His point was that AI should help people play with ideas, remix culture and create new types of interactive media, not simply become a content factory churning out more of the same.
Another interesting prediction was that the future of the internet may move away from giant public feeds toward smaller, more social spaces.
Think group chats, niche communities and collaborative content created with friends rather than broadcast to the entire internet.
Peretti said BuzzFeed is already experimenting with formats designed to bring that sense of play back online including social quizzes, collaborative content and tools built for small groups rather than mass audiences.
The line I kept hearing people repeat afterwards summed it up nicely: “The internet became optimised for performance and lost its sense of play.”
The idea that technology might actually help make the internet fun again felt like a refreshing take.

Rhett & Link, the ‘Internetainers’ delivered ‘The Mythical Model: Next Gen Creator-Brand Partnerships’. Image: supplied
Another session that caught my attention was “The Mythical Model: Next Gen Creator-Brand Partnerships.”
The discussion led by creators Rhett & Link, centred on how the creator economy is evolving beyond simple influencer posts into something far more sophisticated.
Successful creators increasingly operate like full media companies producing shows, launching products, running podcasts and building highly engaged communities.
The message to brands was clear: treat creators as content partners, not just distribution channels.
The most effective collaborations are those woven directly into the storytelling rather than awkwardly bolted on as sponsored posts.
What was particularly interesting from my marketing perspective was the conversation about extending creator partnerships further down the funnel.
Increasingly brands are looking for ways to amplify influencer-led content beyond the creator’s own channels and place it into relevant media environments where it can reach broader audiences.

Cake Shop’s Luke Hills, and Georgina Woodburne, James McAtamey, of McAtamney & Advisors, Monique Harris of Convo Media.
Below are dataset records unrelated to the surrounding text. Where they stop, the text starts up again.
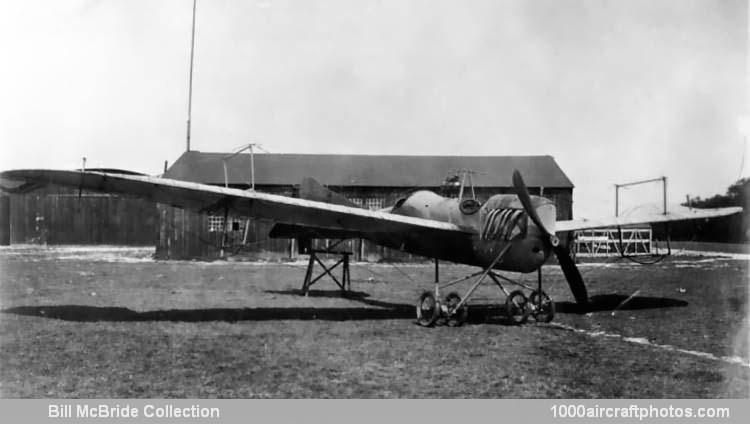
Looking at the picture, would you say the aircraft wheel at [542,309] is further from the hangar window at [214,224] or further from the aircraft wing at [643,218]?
the hangar window at [214,224]

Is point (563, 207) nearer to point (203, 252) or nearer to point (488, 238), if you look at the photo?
point (203, 252)

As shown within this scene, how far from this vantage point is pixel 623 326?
11766 mm

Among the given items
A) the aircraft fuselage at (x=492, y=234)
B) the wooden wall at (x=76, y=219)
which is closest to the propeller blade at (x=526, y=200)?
the aircraft fuselage at (x=492, y=234)

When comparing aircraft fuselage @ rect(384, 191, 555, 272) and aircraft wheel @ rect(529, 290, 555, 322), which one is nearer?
aircraft fuselage @ rect(384, 191, 555, 272)

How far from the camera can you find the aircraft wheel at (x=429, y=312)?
37.9 feet

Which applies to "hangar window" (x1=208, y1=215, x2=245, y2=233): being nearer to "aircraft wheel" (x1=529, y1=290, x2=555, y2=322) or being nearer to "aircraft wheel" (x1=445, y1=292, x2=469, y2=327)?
"aircraft wheel" (x1=445, y1=292, x2=469, y2=327)

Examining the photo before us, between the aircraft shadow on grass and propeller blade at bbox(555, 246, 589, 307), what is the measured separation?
0.90 meters

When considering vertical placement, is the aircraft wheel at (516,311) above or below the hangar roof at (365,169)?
below

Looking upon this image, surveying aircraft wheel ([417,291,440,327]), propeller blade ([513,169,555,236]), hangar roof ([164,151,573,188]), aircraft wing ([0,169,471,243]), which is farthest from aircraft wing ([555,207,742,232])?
hangar roof ([164,151,573,188])

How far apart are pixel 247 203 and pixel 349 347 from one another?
366 centimetres

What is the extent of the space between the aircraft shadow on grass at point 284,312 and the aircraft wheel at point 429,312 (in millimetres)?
826

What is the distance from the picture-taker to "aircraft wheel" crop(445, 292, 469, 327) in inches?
462

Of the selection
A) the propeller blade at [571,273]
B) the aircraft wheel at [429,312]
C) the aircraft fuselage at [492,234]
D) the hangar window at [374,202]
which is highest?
the hangar window at [374,202]

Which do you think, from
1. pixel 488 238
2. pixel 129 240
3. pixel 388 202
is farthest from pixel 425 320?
pixel 129 240
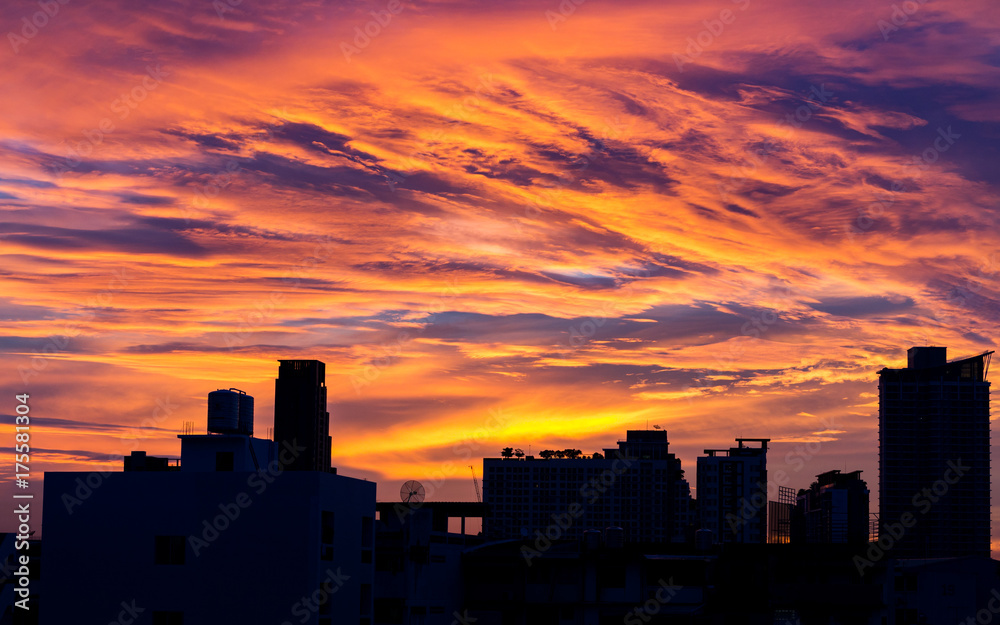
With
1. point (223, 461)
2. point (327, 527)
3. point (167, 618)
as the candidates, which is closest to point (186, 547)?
point (167, 618)

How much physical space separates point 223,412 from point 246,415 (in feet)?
6.23

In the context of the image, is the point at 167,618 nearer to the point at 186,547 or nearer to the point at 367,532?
the point at 186,547

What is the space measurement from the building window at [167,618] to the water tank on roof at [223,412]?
10.4 m

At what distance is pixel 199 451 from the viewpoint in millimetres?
57688

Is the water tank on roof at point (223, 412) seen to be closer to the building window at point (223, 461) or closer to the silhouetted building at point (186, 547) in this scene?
the building window at point (223, 461)

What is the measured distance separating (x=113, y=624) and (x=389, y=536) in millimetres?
19991

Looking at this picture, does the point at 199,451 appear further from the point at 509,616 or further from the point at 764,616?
the point at 764,616

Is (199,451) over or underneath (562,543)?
over

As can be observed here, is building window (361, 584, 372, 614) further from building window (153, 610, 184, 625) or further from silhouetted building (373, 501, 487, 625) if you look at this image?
building window (153, 610, 184, 625)

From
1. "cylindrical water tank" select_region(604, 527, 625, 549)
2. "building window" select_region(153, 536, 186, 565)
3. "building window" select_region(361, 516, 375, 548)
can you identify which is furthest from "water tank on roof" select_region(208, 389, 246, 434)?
"cylindrical water tank" select_region(604, 527, 625, 549)

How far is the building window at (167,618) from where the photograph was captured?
51312 mm

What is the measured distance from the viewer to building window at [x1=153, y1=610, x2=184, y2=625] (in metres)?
51.3

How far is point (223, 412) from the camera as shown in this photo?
5822cm

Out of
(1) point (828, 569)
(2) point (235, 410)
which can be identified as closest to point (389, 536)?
(2) point (235, 410)
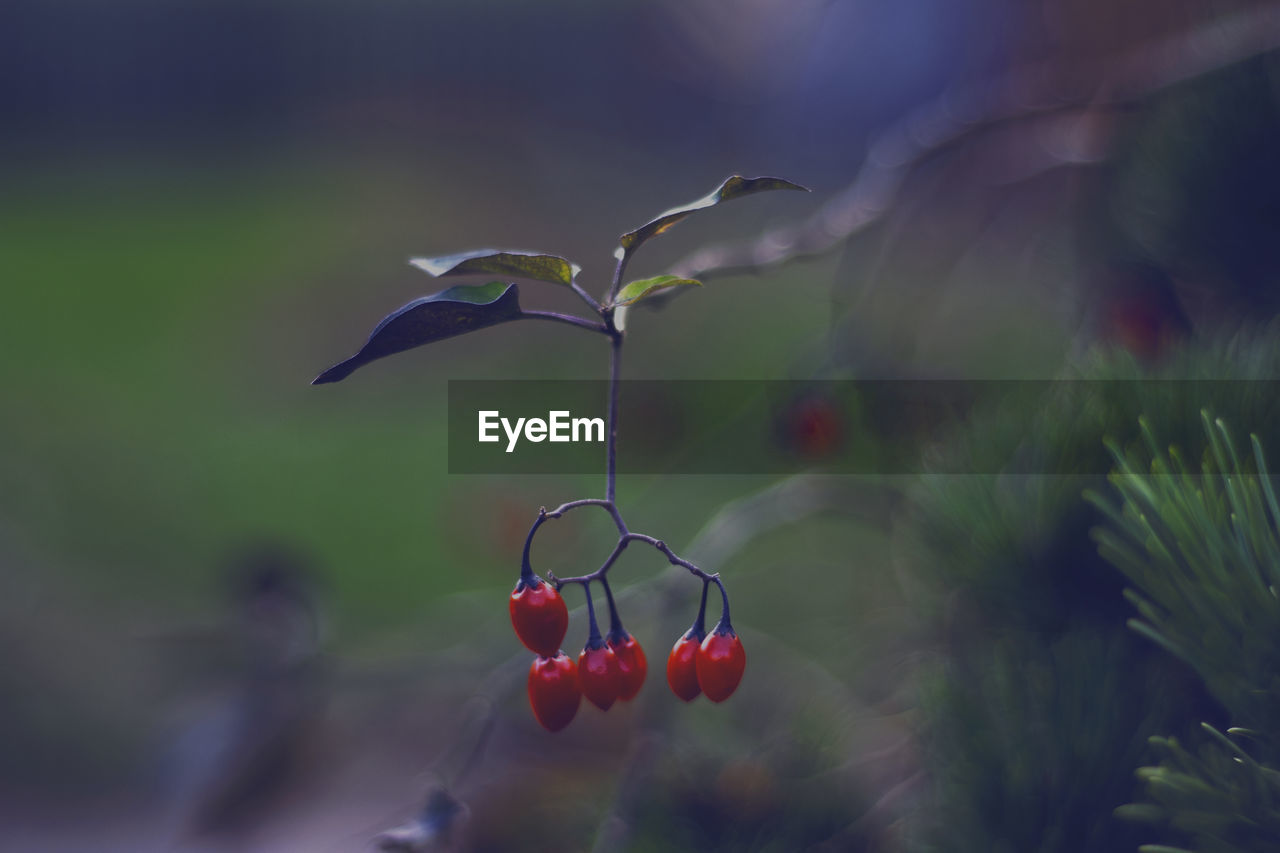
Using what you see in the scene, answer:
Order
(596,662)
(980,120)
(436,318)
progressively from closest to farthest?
1. (436,318)
2. (596,662)
3. (980,120)

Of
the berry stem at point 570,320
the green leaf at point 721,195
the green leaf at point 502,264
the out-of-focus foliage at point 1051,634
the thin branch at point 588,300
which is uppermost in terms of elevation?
the green leaf at point 721,195

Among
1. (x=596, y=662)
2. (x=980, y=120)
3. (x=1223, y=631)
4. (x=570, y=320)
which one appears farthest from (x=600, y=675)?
(x=980, y=120)

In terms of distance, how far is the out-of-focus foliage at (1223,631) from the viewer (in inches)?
12.2

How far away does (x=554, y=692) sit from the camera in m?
0.39

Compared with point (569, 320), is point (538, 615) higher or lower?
lower

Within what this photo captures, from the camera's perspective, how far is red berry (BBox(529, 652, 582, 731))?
0.39 m

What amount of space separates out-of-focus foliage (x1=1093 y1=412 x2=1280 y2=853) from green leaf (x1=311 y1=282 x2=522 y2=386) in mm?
293

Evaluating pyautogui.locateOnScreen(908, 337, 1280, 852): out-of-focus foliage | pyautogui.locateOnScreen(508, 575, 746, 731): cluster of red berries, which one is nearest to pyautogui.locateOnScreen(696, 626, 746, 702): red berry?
pyautogui.locateOnScreen(508, 575, 746, 731): cluster of red berries

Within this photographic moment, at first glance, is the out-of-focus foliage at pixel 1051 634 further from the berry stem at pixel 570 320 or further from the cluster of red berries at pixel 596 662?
the berry stem at pixel 570 320

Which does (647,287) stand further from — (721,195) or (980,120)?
(980,120)

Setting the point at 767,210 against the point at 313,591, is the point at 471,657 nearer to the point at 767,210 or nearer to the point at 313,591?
the point at 313,591

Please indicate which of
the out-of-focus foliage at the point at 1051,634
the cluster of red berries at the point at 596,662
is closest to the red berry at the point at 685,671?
the cluster of red berries at the point at 596,662

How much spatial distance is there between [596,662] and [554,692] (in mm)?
27

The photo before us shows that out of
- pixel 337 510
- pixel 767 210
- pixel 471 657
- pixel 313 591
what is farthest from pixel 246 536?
pixel 767 210
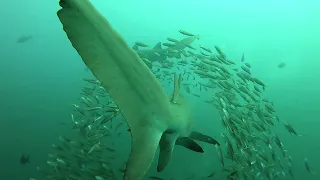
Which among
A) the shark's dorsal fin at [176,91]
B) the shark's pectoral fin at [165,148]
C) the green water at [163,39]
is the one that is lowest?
the green water at [163,39]

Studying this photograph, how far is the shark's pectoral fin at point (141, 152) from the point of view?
153 cm

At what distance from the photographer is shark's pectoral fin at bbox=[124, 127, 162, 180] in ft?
5.00

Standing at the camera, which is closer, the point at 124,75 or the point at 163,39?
the point at 124,75

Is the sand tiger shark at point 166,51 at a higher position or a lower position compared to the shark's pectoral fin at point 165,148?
lower

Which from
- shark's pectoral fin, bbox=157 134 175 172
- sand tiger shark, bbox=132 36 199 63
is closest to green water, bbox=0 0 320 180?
sand tiger shark, bbox=132 36 199 63

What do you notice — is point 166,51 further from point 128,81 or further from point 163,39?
point 163,39

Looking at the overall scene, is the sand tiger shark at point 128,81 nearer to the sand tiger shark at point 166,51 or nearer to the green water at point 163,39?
the sand tiger shark at point 166,51

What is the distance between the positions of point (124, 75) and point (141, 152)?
1.36ft

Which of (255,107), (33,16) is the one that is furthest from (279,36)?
(255,107)

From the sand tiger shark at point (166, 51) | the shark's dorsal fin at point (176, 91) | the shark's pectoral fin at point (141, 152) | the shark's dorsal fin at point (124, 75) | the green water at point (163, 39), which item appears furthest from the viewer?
the green water at point (163, 39)

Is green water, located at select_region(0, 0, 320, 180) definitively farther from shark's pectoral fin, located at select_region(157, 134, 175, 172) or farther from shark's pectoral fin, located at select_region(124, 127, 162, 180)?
shark's pectoral fin, located at select_region(124, 127, 162, 180)

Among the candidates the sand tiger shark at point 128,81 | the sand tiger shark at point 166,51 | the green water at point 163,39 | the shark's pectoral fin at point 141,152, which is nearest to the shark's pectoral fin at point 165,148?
the sand tiger shark at point 128,81

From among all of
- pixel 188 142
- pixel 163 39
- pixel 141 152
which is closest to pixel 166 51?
pixel 188 142

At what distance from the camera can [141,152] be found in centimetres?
157
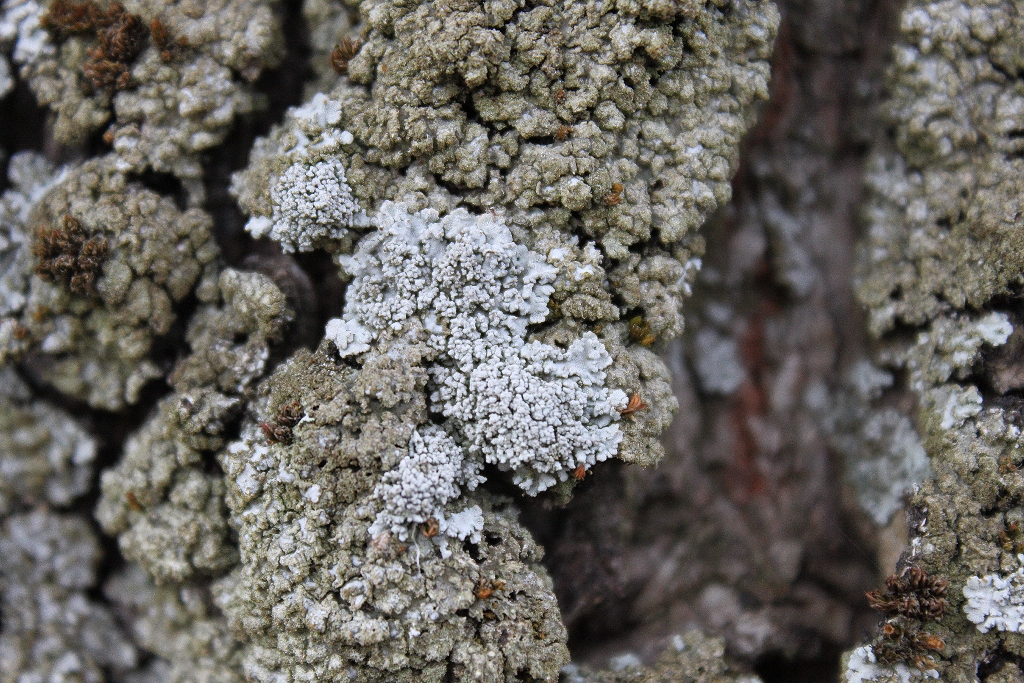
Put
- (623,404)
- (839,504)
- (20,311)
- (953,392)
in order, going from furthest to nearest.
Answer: (839,504) < (20,311) < (953,392) < (623,404)

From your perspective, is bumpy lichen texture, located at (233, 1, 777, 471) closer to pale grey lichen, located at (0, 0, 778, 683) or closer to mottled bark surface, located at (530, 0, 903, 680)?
pale grey lichen, located at (0, 0, 778, 683)

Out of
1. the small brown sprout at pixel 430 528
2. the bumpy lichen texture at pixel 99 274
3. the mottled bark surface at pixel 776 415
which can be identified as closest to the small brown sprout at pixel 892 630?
the mottled bark surface at pixel 776 415

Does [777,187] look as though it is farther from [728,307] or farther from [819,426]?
[819,426]

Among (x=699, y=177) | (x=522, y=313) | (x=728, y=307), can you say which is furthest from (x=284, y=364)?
(x=728, y=307)

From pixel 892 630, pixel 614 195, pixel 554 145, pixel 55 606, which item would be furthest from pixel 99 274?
pixel 892 630

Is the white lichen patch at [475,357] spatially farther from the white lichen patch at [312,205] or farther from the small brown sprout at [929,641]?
the small brown sprout at [929,641]

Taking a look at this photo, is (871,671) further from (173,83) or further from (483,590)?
(173,83)

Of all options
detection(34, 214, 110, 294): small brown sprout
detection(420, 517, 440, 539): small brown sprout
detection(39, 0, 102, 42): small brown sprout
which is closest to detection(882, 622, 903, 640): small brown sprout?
detection(420, 517, 440, 539): small brown sprout
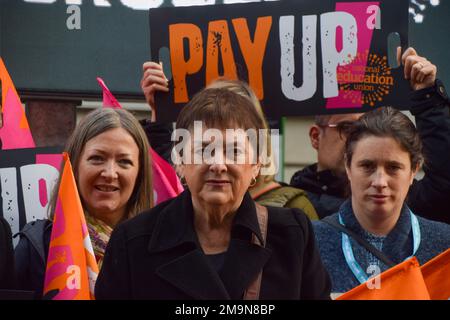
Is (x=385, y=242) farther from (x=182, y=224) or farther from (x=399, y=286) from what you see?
(x=182, y=224)

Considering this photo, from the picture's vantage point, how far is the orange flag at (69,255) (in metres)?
2.71

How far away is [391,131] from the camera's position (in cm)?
316

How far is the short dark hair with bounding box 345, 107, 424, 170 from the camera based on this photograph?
314cm

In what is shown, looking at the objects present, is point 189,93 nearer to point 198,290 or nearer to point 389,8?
point 389,8

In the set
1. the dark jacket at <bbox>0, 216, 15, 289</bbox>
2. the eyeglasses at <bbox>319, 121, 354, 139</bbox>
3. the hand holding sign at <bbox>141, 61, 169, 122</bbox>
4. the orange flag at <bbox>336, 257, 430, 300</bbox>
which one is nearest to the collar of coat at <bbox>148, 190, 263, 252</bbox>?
the orange flag at <bbox>336, 257, 430, 300</bbox>

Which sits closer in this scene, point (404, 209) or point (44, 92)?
point (404, 209)

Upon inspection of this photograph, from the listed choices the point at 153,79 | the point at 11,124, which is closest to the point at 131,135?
the point at 153,79

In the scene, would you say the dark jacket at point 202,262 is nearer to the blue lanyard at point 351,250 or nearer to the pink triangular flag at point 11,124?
the blue lanyard at point 351,250

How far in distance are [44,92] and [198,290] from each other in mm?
2030

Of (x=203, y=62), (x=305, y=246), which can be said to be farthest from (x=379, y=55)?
(x=305, y=246)

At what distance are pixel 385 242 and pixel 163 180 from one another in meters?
1.00

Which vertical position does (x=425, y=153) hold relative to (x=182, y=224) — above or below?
above
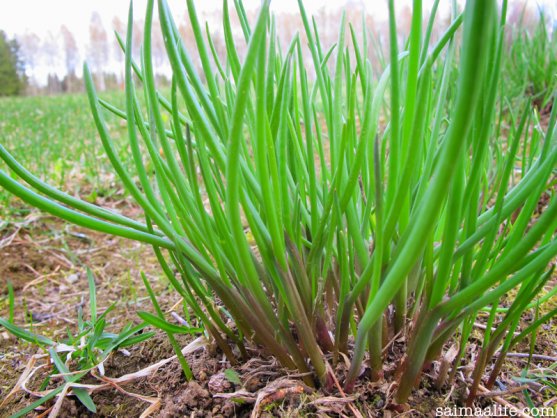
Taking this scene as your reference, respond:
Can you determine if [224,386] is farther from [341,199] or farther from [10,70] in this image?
[10,70]

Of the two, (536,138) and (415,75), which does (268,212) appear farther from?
(536,138)

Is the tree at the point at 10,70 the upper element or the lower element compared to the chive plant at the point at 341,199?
upper

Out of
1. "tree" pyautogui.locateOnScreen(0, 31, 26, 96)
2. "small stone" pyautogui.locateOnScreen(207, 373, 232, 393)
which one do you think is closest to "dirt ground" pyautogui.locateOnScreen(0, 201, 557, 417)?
"small stone" pyautogui.locateOnScreen(207, 373, 232, 393)

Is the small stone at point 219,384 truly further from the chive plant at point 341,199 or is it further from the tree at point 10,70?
the tree at point 10,70

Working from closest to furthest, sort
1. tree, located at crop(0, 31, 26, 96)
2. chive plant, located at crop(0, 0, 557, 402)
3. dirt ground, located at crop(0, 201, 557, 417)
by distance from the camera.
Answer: chive plant, located at crop(0, 0, 557, 402), dirt ground, located at crop(0, 201, 557, 417), tree, located at crop(0, 31, 26, 96)

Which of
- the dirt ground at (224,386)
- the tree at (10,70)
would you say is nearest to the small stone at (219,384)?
the dirt ground at (224,386)

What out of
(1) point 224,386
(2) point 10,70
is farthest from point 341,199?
(2) point 10,70

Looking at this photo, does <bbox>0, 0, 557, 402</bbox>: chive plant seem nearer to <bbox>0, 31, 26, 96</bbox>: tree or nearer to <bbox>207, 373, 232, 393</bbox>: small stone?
<bbox>207, 373, 232, 393</bbox>: small stone

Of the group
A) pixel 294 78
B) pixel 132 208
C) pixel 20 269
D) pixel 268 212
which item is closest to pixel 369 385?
pixel 268 212

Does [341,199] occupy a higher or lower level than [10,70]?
lower
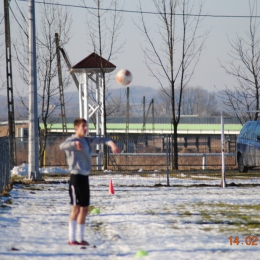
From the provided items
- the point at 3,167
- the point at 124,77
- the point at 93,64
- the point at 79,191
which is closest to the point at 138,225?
the point at 79,191

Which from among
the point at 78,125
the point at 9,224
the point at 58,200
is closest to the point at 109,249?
the point at 78,125

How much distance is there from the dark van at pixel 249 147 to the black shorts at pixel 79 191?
16.4 m

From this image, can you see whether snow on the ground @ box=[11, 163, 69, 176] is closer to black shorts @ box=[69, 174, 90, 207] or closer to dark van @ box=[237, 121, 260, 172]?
dark van @ box=[237, 121, 260, 172]

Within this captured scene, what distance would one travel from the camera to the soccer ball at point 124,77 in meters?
15.5

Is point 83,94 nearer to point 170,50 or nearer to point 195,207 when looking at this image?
point 170,50

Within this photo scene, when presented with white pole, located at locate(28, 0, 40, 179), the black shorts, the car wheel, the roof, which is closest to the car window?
the car wheel

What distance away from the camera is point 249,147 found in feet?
85.3

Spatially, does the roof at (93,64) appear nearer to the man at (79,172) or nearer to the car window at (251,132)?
the car window at (251,132)

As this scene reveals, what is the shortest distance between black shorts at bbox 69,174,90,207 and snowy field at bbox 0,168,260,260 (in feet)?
2.00

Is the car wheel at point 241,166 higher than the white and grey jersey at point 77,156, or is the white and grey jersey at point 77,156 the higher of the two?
the white and grey jersey at point 77,156

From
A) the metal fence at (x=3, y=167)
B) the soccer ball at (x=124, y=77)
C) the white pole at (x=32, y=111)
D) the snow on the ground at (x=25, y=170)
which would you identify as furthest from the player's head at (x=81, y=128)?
the snow on the ground at (x=25, y=170)

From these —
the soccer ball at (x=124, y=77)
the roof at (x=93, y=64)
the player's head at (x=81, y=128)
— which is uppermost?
the roof at (x=93, y=64)

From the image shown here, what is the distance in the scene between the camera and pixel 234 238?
9633mm

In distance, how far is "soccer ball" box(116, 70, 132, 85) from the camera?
15484mm
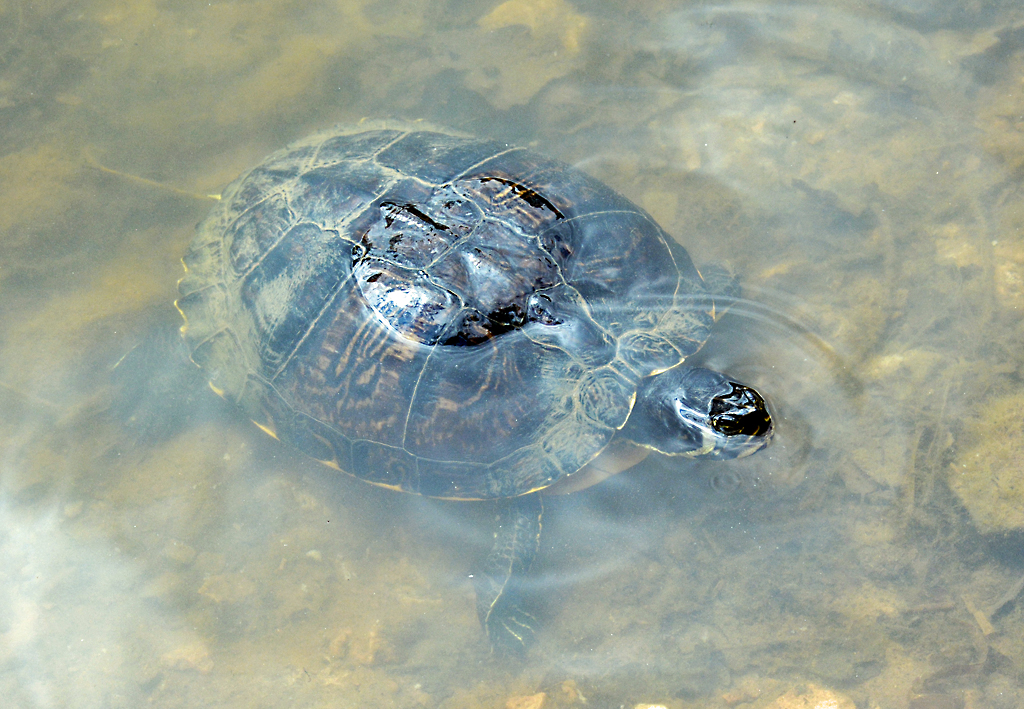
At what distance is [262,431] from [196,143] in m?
2.54

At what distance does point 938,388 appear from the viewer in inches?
148

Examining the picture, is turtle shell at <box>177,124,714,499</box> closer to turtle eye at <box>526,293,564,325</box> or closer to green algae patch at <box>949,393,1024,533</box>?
turtle eye at <box>526,293,564,325</box>

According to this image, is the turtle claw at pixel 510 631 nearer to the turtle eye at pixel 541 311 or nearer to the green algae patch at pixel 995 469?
the turtle eye at pixel 541 311

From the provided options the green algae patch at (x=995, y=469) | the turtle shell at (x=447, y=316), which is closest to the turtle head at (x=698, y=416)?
the turtle shell at (x=447, y=316)

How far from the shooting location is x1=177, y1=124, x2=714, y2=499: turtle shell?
3391 mm

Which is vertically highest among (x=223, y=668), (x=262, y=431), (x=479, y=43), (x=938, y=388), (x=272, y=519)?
(x=479, y=43)

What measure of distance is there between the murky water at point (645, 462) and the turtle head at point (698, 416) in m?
0.34

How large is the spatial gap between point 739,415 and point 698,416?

Image: supplied
That shift opens an interesting opportunity for content-led advertising models by taking creator storytelling and distributing it in contextually relevant environments where it can scale, build engagement and move closer to full-funnel outcomes.
In a world where audiences are increasingly sceptical of traditional advertising, creators with loyal communities amplified in the right media environments may become one of the most powerful ways for brands to connect with consumers.
Great news for those of us in the content advertising world.
To cap off Day 3, SXSW organisers hosted an event for the Australian delegation, a chance for ANZ attendees to compare notes and share highlights from the week so far.
As you would imagine, an open bar and a room full of Aussies is always a risky combination.
By all accounts the organisers had to extend the bar tab because we were all having too much fun networking and swapping stories to leave.